Data for this exercise:
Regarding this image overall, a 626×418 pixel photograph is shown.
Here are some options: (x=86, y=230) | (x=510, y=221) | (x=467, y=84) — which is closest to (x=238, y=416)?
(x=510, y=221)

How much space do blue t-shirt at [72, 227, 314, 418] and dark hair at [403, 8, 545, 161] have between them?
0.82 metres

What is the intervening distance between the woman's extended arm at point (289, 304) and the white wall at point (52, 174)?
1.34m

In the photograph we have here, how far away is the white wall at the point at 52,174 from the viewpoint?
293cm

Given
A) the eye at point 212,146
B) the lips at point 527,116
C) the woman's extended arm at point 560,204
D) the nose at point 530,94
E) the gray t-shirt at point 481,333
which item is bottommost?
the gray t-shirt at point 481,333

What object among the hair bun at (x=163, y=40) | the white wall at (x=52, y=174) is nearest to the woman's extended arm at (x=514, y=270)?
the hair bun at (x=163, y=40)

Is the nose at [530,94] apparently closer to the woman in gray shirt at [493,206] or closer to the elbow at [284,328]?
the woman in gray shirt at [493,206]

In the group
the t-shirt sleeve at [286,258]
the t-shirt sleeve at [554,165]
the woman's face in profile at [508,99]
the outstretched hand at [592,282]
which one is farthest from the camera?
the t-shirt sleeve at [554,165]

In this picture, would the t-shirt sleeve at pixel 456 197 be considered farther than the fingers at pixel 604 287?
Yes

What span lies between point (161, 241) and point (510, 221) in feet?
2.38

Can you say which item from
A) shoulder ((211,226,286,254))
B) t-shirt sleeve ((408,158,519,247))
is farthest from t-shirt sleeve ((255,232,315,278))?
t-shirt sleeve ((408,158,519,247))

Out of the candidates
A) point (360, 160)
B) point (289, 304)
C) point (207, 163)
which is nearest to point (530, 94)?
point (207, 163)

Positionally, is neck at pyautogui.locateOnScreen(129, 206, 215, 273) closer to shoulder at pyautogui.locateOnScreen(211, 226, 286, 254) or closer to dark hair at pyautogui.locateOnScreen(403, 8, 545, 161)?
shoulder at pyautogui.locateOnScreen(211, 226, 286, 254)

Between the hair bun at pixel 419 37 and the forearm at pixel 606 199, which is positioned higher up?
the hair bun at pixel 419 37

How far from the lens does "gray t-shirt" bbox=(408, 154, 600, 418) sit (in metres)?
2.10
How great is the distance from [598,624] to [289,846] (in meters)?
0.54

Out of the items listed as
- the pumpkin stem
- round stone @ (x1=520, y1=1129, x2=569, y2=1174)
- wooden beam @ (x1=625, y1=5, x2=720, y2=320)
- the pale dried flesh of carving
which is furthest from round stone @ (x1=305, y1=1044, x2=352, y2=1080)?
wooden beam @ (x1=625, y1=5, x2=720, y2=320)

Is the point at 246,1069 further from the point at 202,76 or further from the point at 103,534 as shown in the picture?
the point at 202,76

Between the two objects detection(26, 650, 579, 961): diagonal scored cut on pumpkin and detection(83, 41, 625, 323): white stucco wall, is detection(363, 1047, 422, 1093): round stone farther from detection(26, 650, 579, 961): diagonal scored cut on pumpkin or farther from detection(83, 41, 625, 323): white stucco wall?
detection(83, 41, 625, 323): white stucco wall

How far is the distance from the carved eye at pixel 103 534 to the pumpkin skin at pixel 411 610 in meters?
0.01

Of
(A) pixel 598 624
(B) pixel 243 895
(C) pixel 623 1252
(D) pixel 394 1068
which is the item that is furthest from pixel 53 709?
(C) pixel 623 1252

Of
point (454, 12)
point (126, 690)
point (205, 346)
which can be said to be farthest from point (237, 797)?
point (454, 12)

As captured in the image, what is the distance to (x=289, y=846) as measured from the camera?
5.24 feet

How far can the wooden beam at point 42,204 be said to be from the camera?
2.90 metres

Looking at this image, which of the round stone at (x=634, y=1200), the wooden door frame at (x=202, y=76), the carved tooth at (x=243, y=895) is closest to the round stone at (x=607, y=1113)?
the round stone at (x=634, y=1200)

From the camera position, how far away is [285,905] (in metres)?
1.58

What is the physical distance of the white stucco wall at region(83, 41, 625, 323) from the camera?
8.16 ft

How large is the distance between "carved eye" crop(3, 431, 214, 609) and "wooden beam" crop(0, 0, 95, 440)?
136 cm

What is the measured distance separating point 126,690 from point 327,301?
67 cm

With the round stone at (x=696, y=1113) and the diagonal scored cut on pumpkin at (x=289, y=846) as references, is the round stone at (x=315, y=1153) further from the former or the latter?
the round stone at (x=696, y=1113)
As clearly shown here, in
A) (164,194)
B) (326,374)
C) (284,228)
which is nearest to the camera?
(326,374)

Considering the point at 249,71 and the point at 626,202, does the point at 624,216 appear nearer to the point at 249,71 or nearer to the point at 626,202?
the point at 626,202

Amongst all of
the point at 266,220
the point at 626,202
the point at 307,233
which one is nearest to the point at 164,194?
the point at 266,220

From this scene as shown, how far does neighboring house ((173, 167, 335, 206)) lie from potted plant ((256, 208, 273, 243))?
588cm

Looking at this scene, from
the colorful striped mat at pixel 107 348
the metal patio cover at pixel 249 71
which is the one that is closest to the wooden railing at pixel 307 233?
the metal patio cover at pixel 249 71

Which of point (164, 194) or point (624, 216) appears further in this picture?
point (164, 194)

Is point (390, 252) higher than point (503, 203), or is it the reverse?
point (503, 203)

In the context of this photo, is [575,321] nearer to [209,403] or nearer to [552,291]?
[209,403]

Written problem:
Print the complete listing again, exactly as it stands.

Reply to the exercise:
Regarding this image overall, a 626×418 pixel photograph is shown.
Here are some options: (x=86, y=230) | (x=510, y=221) | (x=467, y=84) — which is closest to (x=238, y=416)?
(x=510, y=221)

How much space do blue t-shirt at [72, 227, 314, 418] and dark hair at [403, 8, 545, 161] have between them?
0.82 metres

What is the intervening distance between the woman's extended arm at point (289, 304) and the white wall at point (52, 174)?
1.34m

In the photograph we have here, how far away is the white wall at the point at 52,174 from the viewpoint?
293cm

Given
A) the eye at point 212,146
B) the lips at point 527,116
C) the woman's extended arm at point 560,204
D) the nose at point 530,94
E) the gray t-shirt at point 481,333
which item is bottommost?
the gray t-shirt at point 481,333

What object among the hair bun at (x=163, y=40) | the white wall at (x=52, y=174) is nearest to the woman's extended arm at (x=514, y=270)?
the hair bun at (x=163, y=40)

Is the nose at [530,94] apparently closer to the woman in gray shirt at [493,206] or closer to the elbow at [284,328]?
the woman in gray shirt at [493,206]

In the group
the t-shirt sleeve at [286,258]
the t-shirt sleeve at [554,165]
the woman's face in profile at [508,99]
the outstretched hand at [592,282]
which one is farthest from the camera?
the t-shirt sleeve at [554,165]

In this picture, would the t-shirt sleeve at pixel 456 197 be considered farther than the fingers at pixel 604 287?
Yes

What span lies between point (161, 241) and point (510, 221) in feet?
2.38

Can you say which item from
A) shoulder ((211,226,286,254))
B) t-shirt sleeve ((408,158,519,247))
is farthest from t-shirt sleeve ((255,232,315,278))?
t-shirt sleeve ((408,158,519,247))

Out of the candidates
A) point (360, 160)
B) point (289, 304)
C) point (207, 163)
which is nearest to point (530, 94)?
point (207, 163)

Positionally, is neck at pyautogui.locateOnScreen(129, 206, 215, 273) closer to shoulder at pyautogui.locateOnScreen(211, 226, 286, 254) or closer to dark hair at pyautogui.locateOnScreen(403, 8, 545, 161)?
shoulder at pyautogui.locateOnScreen(211, 226, 286, 254)

Between the hair bun at pixel 419 37 and the forearm at pixel 606 199, which is positioned higher up?
the hair bun at pixel 419 37

How far from the lens does "gray t-shirt" bbox=(408, 154, 600, 418) sit (in metres)?
2.10
How great is the distance from [598,624] to [289,846] (in meters)?
0.54

Out of the items listed as
- the pumpkin stem
- round stone @ (x1=520, y1=1129, x2=569, y2=1174)
- wooden beam @ (x1=625, y1=5, x2=720, y2=320)
- the pale dried flesh of carving
which is furthest from round stone @ (x1=305, y1=1044, x2=352, y2=1080)?
wooden beam @ (x1=625, y1=5, x2=720, y2=320)

Is the point at 246,1069 further from the point at 202,76 or further from the point at 103,534 as shown in the picture?
the point at 202,76

Between the two objects detection(26, 650, 579, 961): diagonal scored cut on pumpkin and detection(83, 41, 625, 323): white stucco wall, is detection(363, 1047, 422, 1093): round stone farther from detection(26, 650, 579, 961): diagonal scored cut on pumpkin or farther from detection(83, 41, 625, 323): white stucco wall?
detection(83, 41, 625, 323): white stucco wall

How far is the distance from the carved eye at pixel 103 534 to the pumpkin skin at pixel 411 610 in meters?
0.01

Of
(A) pixel 598 624
(B) pixel 243 895
(C) pixel 623 1252
(D) pixel 394 1068
which is the item that is furthest from pixel 53 709?
(C) pixel 623 1252

Of
point (454, 12)
point (126, 690)
point (205, 346)
which can be said to be farthest from point (237, 797)?
point (454, 12)

As captured in the image, what is the distance to (x=289, y=846) as measured from the camera?
5.24 feet

How far can the wooden beam at point 42,204 be said to be from the camera?
2.90 metres

Looking at this image, which of the round stone at (x=634, y=1200), the wooden door frame at (x=202, y=76), the carved tooth at (x=243, y=895) is closest to the round stone at (x=607, y=1113)?
the round stone at (x=634, y=1200)

From the camera position, how far away is [285,905] (in metres)?
1.58

What is the physical distance of the white stucco wall at region(83, 41, 625, 323) from the camera?
8.16 ft

How large is the distance between "carved eye" crop(3, 431, 214, 609) and "wooden beam" crop(0, 0, 95, 440)?
136 cm

What is the measured distance separating point 126,690 from point 327,301?
67 cm

With the round stone at (x=696, y=1113) and the diagonal scored cut on pumpkin at (x=289, y=846) as references, is the round stone at (x=315, y=1153) further from the former or the latter?
the round stone at (x=696, y=1113)
As clearly shown here, in
A) (164,194)
B) (326,374)
C) (284,228)
which is nearest to the camera?
(326,374)

Considering the point at 249,71 and the point at 626,202, does the point at 624,216 appear nearer to the point at 249,71 or nearer to the point at 626,202?
the point at 626,202

Amongst all of
the point at 266,220
the point at 626,202
the point at 307,233
which one is nearest to the point at 164,194?
the point at 266,220

From this scene as shown, how far does neighboring house ((173, 167, 335, 206)) lie from potted plant ((256, 208, 273, 243))?
588cm

Looking at this scene, from
the colorful striped mat at pixel 107 348
the metal patio cover at pixel 249 71
which is the one that is closest to the wooden railing at pixel 307 233?
the metal patio cover at pixel 249 71

Which of point (164, 194) or point (624, 216) appears further in this picture?
point (164, 194)

Is point (390, 252) higher than point (503, 203), or is it the reverse?
point (503, 203)

In the context of this photo, is [575,321] nearer to [209,403] or nearer to [552,291]?
[209,403]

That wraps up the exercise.